■ DOCUMENT TEXT
::::

A big part of the idealism that I have had to let go of has been the desire to eliminate tension. Idealism convinced me that life could be easy and trouble free if I just lived according to the “rules” – the right principles. When there was a problem – the thing introducing tension – it could be analysed, diagnosed and attended to… a little like the way a mechanic has a look at your car, works out why it won’t start, then gives you a quote to effect the repair.
Is life as simple as that?
My experience is that to be faith-ful means to live with tension. There may be things we can do to relieve tension – and I would totally support that kind of effort. Tension can get too much… for sure! But some things just can’t be resolved with one quick dose of Diagnose-and-Repair.
A present example: Having children produces huge tension in my life. I love Ruben. Check out his web-site here: rubenm.iscool.net He has recently turned 2 and I am proud of him. In fact, there are moments when I delight in him in a way that surprises me.
But he also is difficult. He is strong-willed, passionate, incorrigible, and a whole lot of other things that remind me of someone I know. He is able to produce emotions (like anger) in me in ways that scare me. I’m not blaming him for the anger – it obviously arises out of me – but he is certainly the catalyst. He also produces difficulty in my relationship with Elaine, the person I am married to. We love each other and respect each other in so many ways. But Ruben seems to expose all the tender points in our relationship, especially the things that we are not in agreement about. When it was just the two of us, we lived with a high level of tolerance of our different views. I thought we were mature and respectful. But Ruben seems to worm his way behind our respectful and tolerant façade, and gets us engaged with each other over various issues that we probably wouldn’t have brought up otherwise.

::::

■ WORK TASK
Say whether each statement agrees with the passage on living with tension, answering yes or no and quoting the deciding words: (a) Ruben has recently turned 2; (b) the writer blames Ruben for the anger; (c) before Ruben, the writer and Elaine had little tolerance of their different views. Rely only on the text above.

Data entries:

::::

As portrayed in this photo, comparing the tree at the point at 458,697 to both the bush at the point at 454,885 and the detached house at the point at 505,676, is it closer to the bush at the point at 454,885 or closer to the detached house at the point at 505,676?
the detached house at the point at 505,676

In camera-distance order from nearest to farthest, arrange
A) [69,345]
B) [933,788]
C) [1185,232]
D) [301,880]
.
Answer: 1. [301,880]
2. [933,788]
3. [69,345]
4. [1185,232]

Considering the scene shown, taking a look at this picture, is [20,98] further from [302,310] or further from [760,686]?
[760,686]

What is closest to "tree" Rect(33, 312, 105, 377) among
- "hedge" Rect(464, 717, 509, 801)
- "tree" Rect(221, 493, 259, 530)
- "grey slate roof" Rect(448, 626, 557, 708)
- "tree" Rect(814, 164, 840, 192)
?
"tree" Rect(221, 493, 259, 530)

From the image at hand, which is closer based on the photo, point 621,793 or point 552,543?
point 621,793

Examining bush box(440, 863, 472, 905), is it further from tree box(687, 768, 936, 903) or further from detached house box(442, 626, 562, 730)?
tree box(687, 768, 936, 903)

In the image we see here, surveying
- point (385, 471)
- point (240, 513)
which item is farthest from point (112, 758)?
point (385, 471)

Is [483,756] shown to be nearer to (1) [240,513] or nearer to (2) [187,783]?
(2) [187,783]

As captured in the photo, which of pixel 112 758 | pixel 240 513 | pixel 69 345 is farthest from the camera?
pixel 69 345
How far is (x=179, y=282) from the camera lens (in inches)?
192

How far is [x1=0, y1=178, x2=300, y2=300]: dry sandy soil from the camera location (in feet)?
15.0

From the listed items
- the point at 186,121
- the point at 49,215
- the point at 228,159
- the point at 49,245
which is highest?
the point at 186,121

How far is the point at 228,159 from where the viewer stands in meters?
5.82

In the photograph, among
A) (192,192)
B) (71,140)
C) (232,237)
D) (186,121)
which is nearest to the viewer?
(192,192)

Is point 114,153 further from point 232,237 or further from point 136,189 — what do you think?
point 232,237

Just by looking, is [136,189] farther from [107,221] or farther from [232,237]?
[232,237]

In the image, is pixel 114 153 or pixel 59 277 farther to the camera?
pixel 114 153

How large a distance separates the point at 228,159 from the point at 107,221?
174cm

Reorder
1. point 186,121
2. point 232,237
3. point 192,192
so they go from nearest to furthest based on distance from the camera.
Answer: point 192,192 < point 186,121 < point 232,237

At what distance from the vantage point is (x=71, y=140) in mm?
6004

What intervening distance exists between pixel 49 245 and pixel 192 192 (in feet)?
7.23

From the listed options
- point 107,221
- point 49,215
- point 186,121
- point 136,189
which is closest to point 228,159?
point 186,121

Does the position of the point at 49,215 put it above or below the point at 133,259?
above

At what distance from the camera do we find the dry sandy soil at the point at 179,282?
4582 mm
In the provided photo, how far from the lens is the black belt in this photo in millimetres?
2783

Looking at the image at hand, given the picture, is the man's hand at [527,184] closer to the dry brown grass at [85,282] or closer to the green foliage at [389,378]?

::::

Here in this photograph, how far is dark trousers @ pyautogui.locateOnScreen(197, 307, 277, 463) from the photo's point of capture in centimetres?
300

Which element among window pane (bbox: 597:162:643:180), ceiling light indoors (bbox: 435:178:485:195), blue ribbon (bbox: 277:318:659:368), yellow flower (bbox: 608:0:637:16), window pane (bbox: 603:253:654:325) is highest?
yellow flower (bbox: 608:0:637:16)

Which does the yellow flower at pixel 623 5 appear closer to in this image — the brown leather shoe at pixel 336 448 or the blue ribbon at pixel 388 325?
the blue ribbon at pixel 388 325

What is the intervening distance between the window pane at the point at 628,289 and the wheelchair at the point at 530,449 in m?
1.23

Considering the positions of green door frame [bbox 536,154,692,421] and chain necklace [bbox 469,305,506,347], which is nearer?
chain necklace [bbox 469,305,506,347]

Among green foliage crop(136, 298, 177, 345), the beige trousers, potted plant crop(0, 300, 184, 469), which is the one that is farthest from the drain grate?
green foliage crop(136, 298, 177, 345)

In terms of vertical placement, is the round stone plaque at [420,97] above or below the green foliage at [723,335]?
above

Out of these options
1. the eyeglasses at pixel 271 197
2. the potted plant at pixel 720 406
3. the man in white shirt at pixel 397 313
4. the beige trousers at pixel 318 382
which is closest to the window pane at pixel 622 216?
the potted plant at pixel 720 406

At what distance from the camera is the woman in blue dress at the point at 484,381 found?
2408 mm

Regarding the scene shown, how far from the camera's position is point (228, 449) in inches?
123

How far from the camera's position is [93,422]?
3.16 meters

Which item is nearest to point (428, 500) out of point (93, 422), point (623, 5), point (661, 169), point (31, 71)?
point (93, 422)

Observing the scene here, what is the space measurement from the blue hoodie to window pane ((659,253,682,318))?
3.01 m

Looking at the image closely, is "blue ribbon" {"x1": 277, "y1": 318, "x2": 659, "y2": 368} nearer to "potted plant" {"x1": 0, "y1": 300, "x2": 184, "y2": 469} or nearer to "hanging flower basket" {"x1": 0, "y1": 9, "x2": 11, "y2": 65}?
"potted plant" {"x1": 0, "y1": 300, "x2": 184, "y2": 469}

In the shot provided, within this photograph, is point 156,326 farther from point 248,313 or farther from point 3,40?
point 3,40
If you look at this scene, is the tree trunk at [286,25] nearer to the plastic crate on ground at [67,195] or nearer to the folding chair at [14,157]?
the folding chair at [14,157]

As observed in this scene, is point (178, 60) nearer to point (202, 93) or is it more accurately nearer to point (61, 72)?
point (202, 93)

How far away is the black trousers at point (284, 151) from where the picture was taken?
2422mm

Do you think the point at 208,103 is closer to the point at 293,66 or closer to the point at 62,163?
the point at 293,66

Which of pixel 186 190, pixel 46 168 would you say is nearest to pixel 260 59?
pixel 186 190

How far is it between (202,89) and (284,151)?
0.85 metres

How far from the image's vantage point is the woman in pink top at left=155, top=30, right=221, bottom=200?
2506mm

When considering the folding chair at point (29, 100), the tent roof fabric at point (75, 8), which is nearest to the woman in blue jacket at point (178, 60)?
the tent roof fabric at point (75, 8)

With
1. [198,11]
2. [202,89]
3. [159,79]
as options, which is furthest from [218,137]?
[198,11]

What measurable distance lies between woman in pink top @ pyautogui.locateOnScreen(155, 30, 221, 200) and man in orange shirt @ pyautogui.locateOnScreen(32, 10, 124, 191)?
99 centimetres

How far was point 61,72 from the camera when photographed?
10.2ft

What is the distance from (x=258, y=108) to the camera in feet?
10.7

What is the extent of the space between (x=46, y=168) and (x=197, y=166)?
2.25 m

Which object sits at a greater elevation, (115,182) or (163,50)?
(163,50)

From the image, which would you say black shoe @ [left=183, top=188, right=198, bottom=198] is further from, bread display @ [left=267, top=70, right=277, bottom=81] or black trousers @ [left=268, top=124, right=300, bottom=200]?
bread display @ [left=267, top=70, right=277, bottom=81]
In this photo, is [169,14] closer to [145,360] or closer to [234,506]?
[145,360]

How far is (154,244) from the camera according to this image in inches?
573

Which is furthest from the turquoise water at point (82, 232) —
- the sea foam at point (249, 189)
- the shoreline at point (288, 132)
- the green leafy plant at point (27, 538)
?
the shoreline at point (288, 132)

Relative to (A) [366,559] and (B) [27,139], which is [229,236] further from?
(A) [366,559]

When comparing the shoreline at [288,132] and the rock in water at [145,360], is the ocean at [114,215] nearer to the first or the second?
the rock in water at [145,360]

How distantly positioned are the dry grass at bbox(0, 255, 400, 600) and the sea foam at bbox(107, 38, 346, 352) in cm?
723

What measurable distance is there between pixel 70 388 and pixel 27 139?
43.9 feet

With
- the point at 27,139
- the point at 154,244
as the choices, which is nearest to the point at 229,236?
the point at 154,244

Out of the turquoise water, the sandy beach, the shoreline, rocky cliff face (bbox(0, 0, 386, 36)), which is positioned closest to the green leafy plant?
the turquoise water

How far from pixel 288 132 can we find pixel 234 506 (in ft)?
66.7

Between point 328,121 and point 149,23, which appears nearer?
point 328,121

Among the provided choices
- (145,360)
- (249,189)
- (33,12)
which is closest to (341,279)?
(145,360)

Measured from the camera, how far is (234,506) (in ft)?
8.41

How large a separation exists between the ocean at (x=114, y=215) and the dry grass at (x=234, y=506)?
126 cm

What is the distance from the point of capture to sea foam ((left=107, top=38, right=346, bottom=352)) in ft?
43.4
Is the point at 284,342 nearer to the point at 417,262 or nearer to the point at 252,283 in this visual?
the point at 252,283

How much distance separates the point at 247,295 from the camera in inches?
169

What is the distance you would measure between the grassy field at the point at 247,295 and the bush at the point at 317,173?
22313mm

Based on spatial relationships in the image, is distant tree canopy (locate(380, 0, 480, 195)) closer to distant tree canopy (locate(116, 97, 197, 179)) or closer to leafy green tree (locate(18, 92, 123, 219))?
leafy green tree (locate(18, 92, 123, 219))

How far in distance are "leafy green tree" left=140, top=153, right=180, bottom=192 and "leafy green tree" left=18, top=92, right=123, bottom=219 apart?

::::

■ OUTPUT OF THE TASK
(a) Yes: "He has recently turned 2"
(b) No: "I’m not blaming him for the anger"
(c) No: "we lived with a high level of tolerance of our different views"